She has been here since 2008, moving from a much smaller studio, buying the apartment and then putting ibedrooms into a mezzanine. Her computer faces a huge semicircular window, the sun now lighting her glass, familiar to me from having recently seen her show with her brother Alessandro in the Yorkshire Sculpture Park. She is the older of the siblings by four years and I get the feeling she is still protective of her brother, who lives and works facing her across the canal.
De Santillana was born in Venice in 1955 into a glass dynasty; her grandfather Paolo Venini founded the Venini company and her father ran it until there was a hostile takeover. Glass is in their blood. "We love the material. We are stuck with this love. It is like Jacob and the angel."
Sadly they do not work much in Venice any more. Murano has become too expensive, she says, charging €1,000 an hour, which means that you can only use it when you are not going to experiment. Otherwise, the glass will simply be too expensive to sell. I ask where she works. She points at a lurid green almost glowing sculpture.
"That comes from the Czech Republic. When I think of a project I look around to try to find the best place to make the work. In this case, I went there for this uranium colour.

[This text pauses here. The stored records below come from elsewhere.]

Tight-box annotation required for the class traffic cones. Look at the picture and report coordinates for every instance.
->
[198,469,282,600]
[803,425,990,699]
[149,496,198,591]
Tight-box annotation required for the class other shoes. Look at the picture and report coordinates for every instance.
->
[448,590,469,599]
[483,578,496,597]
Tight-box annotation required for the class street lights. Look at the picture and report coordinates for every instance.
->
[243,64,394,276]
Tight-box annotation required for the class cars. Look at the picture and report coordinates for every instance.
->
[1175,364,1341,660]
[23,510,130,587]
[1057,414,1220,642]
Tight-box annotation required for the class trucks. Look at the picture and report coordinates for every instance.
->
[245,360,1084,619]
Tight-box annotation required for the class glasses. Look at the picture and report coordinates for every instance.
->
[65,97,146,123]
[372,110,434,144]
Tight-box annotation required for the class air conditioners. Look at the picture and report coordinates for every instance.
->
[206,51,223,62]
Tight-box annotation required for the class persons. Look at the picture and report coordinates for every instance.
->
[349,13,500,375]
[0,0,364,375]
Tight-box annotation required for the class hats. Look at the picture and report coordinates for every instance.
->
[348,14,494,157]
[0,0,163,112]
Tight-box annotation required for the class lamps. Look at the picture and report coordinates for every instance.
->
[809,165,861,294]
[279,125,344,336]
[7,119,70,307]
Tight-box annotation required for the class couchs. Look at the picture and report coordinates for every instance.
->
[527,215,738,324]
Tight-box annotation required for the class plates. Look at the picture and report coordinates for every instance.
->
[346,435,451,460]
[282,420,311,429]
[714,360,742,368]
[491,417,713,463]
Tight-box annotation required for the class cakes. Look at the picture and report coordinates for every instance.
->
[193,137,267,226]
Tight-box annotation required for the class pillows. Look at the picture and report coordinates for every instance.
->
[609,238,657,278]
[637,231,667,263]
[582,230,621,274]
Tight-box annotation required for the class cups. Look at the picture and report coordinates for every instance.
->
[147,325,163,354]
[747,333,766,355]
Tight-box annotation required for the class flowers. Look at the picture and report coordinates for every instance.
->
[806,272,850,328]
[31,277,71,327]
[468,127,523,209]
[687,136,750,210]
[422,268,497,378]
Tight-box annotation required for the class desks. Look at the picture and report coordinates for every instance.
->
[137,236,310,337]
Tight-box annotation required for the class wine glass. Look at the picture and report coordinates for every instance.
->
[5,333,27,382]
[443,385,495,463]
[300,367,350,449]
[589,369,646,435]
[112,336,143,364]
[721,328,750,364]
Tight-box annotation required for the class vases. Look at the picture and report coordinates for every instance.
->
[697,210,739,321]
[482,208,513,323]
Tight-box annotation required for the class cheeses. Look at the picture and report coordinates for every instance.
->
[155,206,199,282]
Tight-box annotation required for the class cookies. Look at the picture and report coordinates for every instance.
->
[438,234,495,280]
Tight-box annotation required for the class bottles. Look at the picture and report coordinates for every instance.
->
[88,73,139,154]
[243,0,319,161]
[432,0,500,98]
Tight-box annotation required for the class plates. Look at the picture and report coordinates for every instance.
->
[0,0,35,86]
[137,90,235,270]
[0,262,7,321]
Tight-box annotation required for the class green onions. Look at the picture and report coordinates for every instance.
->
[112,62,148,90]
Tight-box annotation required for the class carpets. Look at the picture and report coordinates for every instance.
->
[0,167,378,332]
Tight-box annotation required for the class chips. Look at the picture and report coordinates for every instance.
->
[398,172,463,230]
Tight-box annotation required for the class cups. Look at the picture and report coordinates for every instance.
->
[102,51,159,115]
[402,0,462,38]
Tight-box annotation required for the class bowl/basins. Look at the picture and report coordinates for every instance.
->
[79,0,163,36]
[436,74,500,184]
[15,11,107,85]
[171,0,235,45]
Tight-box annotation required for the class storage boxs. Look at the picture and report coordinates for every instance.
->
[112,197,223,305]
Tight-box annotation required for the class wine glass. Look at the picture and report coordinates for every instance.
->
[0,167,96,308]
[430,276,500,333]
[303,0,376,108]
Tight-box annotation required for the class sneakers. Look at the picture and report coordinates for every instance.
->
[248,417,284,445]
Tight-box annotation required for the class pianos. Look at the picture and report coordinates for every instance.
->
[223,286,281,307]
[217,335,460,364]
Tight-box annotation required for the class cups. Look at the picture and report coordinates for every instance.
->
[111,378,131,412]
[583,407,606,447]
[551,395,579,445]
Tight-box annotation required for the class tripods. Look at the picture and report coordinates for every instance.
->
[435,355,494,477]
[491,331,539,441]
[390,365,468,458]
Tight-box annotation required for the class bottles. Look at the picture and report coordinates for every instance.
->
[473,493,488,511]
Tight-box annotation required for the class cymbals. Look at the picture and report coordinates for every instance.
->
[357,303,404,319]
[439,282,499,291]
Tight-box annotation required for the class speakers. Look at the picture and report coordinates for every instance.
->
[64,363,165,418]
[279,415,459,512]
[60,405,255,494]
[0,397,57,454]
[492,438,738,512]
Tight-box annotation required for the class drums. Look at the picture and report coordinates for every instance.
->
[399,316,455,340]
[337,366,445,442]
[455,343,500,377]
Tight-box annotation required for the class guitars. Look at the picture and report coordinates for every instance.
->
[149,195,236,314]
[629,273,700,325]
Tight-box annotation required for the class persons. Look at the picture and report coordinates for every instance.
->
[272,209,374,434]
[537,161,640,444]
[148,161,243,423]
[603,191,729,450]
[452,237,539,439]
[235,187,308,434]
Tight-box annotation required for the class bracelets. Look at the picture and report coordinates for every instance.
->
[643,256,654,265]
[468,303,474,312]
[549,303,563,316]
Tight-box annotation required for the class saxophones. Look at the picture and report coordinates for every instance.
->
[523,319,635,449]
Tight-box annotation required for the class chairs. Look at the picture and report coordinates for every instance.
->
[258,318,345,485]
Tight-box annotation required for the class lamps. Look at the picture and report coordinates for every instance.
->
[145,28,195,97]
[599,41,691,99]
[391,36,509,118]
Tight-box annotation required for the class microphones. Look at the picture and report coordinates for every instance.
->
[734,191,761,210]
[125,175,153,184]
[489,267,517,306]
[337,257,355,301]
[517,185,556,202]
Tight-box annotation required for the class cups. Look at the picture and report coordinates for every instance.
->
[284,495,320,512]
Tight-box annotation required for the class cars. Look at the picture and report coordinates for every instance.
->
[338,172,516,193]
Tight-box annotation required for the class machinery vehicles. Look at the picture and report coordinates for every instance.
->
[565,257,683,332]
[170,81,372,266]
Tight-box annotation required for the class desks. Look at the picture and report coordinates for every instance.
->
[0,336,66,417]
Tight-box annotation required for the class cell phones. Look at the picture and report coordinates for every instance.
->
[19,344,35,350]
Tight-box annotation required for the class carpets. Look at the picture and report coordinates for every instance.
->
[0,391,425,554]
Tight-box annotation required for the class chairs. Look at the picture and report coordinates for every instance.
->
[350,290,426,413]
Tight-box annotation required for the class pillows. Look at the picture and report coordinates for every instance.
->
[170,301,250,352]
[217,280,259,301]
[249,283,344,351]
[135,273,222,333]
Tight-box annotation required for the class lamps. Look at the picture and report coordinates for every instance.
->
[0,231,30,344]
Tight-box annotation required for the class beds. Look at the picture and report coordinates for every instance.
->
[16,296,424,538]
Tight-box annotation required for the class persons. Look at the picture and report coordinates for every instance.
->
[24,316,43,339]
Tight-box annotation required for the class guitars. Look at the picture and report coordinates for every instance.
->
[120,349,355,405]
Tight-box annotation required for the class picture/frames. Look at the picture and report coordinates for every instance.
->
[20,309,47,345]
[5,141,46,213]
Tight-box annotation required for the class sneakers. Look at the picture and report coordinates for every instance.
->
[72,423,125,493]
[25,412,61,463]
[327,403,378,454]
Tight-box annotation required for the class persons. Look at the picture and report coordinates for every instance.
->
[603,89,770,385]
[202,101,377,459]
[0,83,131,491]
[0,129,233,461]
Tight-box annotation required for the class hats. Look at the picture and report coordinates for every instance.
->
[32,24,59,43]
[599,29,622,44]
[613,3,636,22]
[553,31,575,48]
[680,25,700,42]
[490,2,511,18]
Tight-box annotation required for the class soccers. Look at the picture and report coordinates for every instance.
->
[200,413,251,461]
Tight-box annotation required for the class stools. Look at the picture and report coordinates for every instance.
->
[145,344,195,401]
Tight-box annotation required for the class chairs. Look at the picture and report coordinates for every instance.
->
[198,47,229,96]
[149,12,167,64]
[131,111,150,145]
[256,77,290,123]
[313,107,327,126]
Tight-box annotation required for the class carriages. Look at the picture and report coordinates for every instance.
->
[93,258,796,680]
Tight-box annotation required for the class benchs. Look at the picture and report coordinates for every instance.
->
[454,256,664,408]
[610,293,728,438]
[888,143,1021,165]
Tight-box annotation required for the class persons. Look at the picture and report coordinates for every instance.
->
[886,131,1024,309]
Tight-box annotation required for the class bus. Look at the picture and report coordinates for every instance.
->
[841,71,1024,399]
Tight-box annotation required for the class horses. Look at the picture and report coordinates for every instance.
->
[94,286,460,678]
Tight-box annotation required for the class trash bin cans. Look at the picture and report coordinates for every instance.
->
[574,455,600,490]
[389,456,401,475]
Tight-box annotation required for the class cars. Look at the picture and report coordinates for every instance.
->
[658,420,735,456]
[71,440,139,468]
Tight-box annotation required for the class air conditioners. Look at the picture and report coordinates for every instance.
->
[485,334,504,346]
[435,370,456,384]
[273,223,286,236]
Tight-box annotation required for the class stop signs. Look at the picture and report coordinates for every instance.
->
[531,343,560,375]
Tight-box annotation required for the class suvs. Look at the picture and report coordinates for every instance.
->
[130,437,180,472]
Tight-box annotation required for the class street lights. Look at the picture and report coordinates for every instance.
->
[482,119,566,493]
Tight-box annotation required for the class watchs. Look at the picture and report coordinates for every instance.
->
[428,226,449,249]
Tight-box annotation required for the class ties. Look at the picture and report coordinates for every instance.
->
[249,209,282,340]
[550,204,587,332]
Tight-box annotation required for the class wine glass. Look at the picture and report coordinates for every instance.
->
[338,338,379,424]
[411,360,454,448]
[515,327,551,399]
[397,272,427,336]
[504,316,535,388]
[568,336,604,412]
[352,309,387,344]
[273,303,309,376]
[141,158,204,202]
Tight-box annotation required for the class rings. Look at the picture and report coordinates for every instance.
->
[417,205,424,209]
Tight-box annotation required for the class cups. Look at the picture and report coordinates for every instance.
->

That was the excuse, that yellow 'wow' colour." The virulent hue was fashionable in 19th-century glass but has fallen into disuse now.
This factory gets a delivery twice a year, the men with vans coming with men "all dressed like on the moon". Once heated the molecules change and the glass is no longer dangerous, so she then blows the glass into a mould, eventually coming back to work on the final pieces. This is where the process becomes much more "hit and miss", experimenting with heat to get the "slump". You have to learn with each attempt. "You want a surprise but not too many."
The transparent examples of glass in the window, also abjectly slumping, come from working in Seattle, with the same blower as Dale Chihuly. "These gave me headaches. I was asking myself, why am I doing this? I need a bit of stress and excitement and mystery."
The loft is beautiful, meticulously organised with wooden storage units similar to bookshelves containing examples of her past endeavours, a solution that she needed when all the work arrived en masse. What is it like living surrounded by your art, I ask her. "I was missing living with my work; now I am missing living without it."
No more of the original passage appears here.